§ DATASET EXCERPTS
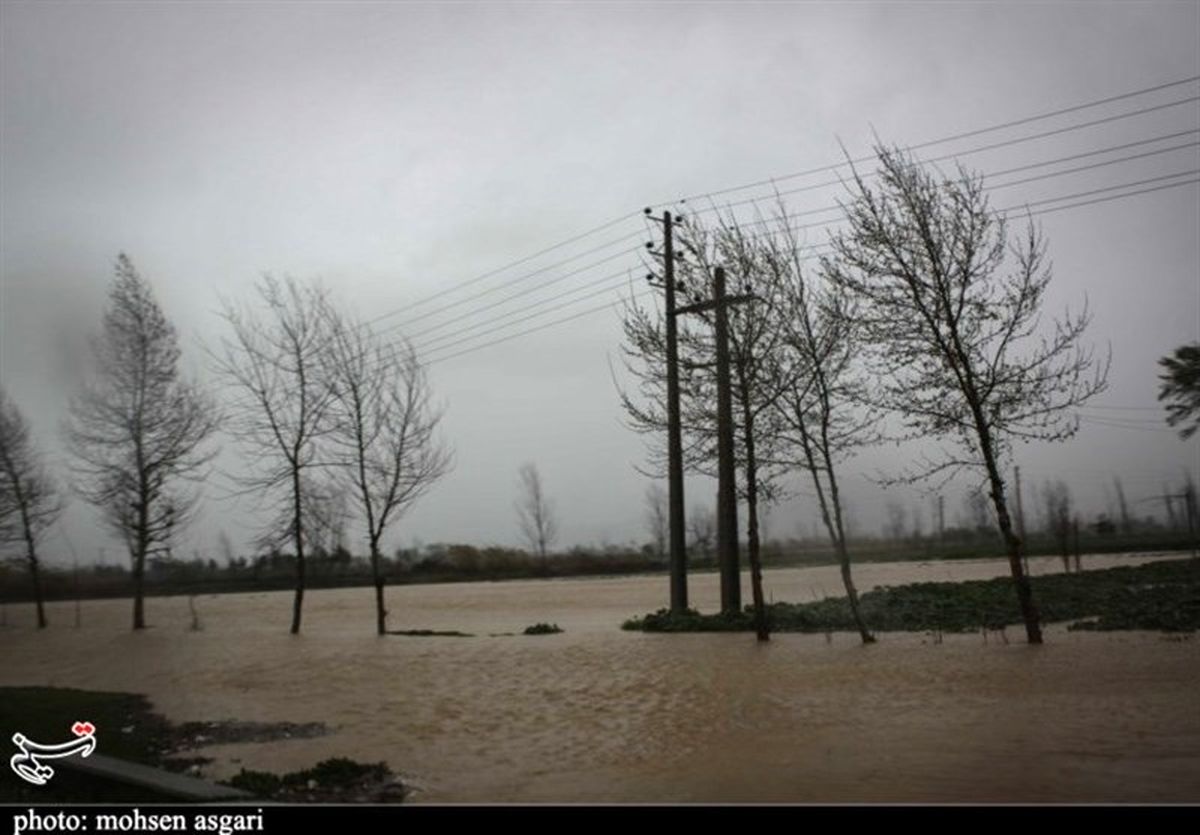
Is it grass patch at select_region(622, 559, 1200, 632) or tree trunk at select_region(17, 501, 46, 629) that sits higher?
tree trunk at select_region(17, 501, 46, 629)

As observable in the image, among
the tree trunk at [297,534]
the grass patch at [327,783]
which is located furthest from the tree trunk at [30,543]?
the grass patch at [327,783]

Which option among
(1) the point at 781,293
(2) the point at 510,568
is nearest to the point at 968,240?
(1) the point at 781,293

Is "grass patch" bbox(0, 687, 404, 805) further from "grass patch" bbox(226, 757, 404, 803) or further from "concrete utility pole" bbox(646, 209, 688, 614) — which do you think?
"concrete utility pole" bbox(646, 209, 688, 614)

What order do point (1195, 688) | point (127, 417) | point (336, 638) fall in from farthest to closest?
point (127, 417) < point (336, 638) < point (1195, 688)

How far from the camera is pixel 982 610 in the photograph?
74.5 feet

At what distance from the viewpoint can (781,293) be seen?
2047 centimetres

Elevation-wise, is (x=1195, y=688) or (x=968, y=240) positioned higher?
(x=968, y=240)

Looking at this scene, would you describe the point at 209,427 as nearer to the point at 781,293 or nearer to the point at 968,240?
the point at 781,293

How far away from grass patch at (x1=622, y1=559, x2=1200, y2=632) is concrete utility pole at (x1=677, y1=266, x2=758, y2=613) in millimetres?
901

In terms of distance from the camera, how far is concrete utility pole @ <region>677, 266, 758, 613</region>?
21.6m

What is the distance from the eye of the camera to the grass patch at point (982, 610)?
19.0 meters

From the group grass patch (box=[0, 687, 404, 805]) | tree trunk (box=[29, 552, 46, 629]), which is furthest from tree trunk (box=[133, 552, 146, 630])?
grass patch (box=[0, 687, 404, 805])

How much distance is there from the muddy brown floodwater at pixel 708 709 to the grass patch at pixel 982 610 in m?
1.21
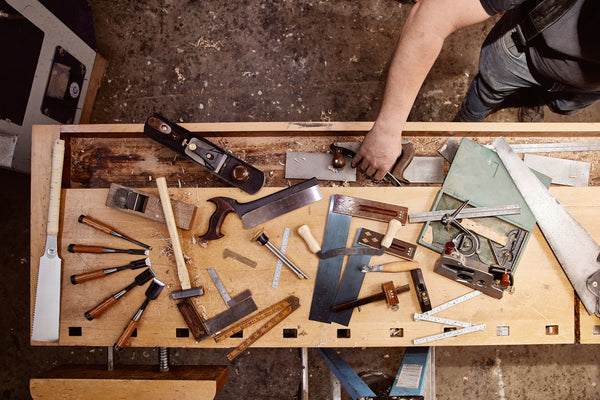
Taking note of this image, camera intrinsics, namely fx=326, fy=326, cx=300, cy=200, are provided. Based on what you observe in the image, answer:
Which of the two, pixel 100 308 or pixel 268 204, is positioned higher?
pixel 268 204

§ JOB
Please reproduce the listing above word for word, beginning at the line that has "Which option among" and stopping after the line that has "point (127, 417) <".

§ ANSWER IN FULL
Which option among
(1) the point at 781,293
(2) the point at 510,568
is nearest to the point at 968,240?
(1) the point at 781,293

Is "grass patch" bbox(0, 687, 404, 805) further from "grass patch" bbox(226, 757, 404, 803) or further from "concrete utility pole" bbox(646, 209, 688, 614) — which do you think?
"concrete utility pole" bbox(646, 209, 688, 614)

What order do point (1195, 688) | point (127, 417) | point (336, 638) fall in from farthest to closest?
point (127, 417) < point (336, 638) < point (1195, 688)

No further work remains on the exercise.